Sunday, October 09, 2011

The Love of a Tribe

You are such an ocean of Love,
That you have no boundary.
~Rumi

It's been quite a week.  While I could spend words upon words musing on the difficulties I've been sort of trudging through over the last five days, I think I won't.  Ultimately, the realization I came to this week seems much more important than the circumstances that precipitated it.  What I learned is simply this:  It is impossible to stay in a place of sadness when you find yourself overwhelmed by gratitude.

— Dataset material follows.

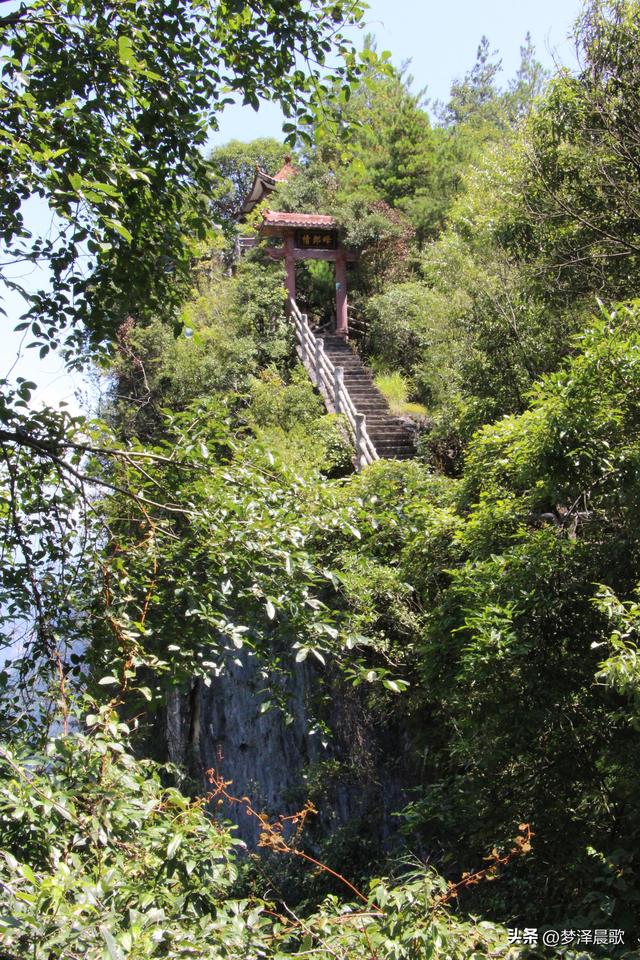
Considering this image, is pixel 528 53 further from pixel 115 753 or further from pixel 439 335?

I'm bad at being needy.  I'm terrible at asking for help.  I don't like to admit that there's ever a time I can't handle something entirely on my own.  But the reality is that humans (yes, even me) were designed to depend on each other.  We were built to love and to give support.  We were created to bond.  In tribes, in families, in packs or pairs...we are intended to rely on each other.  And the simple truth is this:  if I would be willing to drop everything to be there for a friend in need -- and I would, absolutely -- why would I ever have expected anything less from those who care about me?

This week, in the midst of an hour of darkness, I was so taken aback by the love I was shown that I couldn't linger in sadness or self-doubt.  This week, I was forced to admit to myself that though my "tribe" may resemble more Picasso than Rembrandt, it is absolutely there...and its members are absolutely willing to mobilize...to support...to listen...to offer an overwhelming deluge of love. This week, I realized that it's difficult to mourn a loss when so much is there to be found.